Un frío extraño y desolador se apoderó de mí. Tenía que marcharme, que alejarme de aquella casa todo lo posible, lo supe en cuanto mis pasos resonaron con eco en aquella enorme casa vacía y fría. Ya no había nada que me atase a ese lugar, ni siquiera unos buenos recuerdos, pues en aquel momento estaban sepultados bajo la pena, y entendí que tenía que irme.

Corrí hasta mi habitación casi con los ojos cerrados para no tener que ver las habitaciones de mis padres y mi hermana, tan vacías y desoladoras sin ellos. Abrí el armario con energía y comencé a hacer la maleta, sabiendo que mientras me mantuviese concentrada en ello no se me caería el mundo encima.
La maleta se fue llenando de ropa, neceseres y bolsas de zapatos, y el armario y mi habitación se iban vaciando a la vez. Cogí un jersey blanco que me encantaba y lo aplasté contra el resto de las cosas: a aquel paso me iba a tener que sentar sobre la bolsa para que cerrara. Suspirando, me volví hacia el armario y me fijé en lo que había quedado al descubierto al tirar del suéter.

Mis regalos de cumpleaños. Allí estaban, asomando, aún sin ordenar desde que me los habían entregado la semana anterior. Habían quedado sepultados en el fondo del armario, a espera de una mejor colocación, y los últimos acontecimientos me habían llevado a olvidarme de ellos.

Los fui sacando, uno a uno. Unas deportivas, una chaqueta de cuero, dos libros, un CD, una cámara de fotos, un colgante con una extraña piedra y una pulsera hecha de un material desconocido. Todo fue a parar a la maleta, aunque en el último momento extraje el CD y la pulsera y los metí en el bolso.
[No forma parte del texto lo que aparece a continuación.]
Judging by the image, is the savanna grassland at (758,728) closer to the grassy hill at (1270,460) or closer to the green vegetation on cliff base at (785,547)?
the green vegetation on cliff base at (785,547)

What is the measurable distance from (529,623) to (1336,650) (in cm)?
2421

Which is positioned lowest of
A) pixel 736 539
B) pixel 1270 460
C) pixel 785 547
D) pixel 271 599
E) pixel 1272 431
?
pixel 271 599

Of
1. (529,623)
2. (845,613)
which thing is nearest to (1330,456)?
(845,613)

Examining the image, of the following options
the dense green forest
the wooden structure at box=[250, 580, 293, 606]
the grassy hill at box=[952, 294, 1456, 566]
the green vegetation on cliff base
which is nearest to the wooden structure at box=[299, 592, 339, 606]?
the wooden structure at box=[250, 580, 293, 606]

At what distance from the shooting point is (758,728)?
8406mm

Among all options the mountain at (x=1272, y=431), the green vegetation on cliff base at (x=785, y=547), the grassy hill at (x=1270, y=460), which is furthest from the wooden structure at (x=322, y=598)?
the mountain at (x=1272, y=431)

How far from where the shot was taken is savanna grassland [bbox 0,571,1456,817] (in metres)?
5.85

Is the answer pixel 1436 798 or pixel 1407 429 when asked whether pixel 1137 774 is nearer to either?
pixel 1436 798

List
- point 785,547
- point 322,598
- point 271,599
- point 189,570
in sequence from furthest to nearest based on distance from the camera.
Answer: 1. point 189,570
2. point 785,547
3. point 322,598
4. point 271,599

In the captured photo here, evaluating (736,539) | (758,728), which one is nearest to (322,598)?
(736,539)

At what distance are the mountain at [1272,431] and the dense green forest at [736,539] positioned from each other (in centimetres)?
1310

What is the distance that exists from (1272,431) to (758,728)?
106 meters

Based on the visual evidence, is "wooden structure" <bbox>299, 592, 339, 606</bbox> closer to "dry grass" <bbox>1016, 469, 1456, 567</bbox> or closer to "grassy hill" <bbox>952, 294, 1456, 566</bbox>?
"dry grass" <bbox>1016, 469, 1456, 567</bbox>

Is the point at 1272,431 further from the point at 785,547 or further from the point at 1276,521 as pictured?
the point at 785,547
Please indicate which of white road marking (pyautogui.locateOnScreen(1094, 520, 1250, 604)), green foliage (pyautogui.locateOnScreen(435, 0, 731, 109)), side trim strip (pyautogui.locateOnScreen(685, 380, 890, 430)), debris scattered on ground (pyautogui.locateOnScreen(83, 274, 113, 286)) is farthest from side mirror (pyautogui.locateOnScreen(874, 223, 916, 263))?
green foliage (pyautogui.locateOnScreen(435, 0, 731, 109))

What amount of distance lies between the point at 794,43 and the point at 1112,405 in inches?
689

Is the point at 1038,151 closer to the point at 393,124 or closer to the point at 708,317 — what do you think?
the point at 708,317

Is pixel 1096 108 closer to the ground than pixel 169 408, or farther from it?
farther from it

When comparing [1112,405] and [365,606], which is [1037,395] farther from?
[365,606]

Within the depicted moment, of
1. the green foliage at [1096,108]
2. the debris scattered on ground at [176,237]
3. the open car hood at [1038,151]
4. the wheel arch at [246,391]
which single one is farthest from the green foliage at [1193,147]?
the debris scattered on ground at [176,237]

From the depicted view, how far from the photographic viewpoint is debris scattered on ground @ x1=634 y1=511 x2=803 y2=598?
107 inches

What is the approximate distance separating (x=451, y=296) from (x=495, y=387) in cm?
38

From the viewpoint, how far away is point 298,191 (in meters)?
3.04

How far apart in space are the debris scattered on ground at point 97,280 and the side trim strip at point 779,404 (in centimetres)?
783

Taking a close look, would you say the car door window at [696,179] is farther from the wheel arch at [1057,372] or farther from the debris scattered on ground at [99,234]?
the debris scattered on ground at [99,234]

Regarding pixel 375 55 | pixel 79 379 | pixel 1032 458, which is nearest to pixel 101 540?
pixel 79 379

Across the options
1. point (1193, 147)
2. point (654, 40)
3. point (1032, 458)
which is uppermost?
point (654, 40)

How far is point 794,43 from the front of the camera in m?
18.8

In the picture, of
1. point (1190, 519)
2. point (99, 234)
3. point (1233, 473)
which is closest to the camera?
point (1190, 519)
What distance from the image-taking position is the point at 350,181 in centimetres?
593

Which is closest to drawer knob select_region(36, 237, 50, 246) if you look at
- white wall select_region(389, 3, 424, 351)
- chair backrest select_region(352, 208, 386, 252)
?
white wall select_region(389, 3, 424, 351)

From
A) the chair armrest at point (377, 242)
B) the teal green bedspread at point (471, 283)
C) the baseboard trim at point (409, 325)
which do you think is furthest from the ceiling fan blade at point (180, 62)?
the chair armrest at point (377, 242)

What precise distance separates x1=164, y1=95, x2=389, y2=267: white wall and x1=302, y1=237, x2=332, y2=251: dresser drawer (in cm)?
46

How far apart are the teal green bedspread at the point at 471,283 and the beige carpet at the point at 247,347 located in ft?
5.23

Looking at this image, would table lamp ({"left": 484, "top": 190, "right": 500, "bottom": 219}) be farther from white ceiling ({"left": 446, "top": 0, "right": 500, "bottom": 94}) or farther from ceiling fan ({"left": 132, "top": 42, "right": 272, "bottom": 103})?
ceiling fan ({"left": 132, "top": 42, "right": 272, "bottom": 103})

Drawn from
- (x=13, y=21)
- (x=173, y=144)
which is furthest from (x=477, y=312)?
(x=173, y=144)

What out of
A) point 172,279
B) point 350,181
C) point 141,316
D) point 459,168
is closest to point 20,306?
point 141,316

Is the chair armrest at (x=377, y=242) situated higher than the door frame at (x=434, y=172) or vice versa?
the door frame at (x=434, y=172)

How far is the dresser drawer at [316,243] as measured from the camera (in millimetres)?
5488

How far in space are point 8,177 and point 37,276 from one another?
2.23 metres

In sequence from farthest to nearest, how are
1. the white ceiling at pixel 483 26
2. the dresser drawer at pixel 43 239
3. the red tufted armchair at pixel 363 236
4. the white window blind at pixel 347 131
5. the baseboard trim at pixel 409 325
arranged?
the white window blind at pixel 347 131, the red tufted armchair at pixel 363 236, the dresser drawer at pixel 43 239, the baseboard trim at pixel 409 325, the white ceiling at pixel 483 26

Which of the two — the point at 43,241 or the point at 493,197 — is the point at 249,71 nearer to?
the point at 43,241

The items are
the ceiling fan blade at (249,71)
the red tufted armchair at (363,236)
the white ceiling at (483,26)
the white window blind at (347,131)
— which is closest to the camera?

También tomé la cámara fotográfica y miré en la memoria las fotos que ya había hecho. Tan sólo había una, del mismo día de mi cumpleaños: mis padres y mi hermana sonreían desde la pantalla, claramente divertidos. Recordé la escena y sollocé; había pasado tan poco tiempo desde entonces y habían cambiado tanto las cosas…

Pero no, no era momento de llorar otra vez. Me sequé las lágrimas, me cambié de ropa y cerré la maleta para cargarla escaleras abajo. No tardé en meterla en el coche, y me subí yo también. Metí las llaves en el contacto y… Y no pude arrancar. Volví a coger la cámara de fotos y salí del auto.

Ahora ya había una segunda imagen en la memoria: mi hogar, o la casa que lo había sido durante dieciocho años, quedó retratada en la cámara y en mis recuerdos. En aquel momento, las campanas de la iglesia dieron las doce campanadas.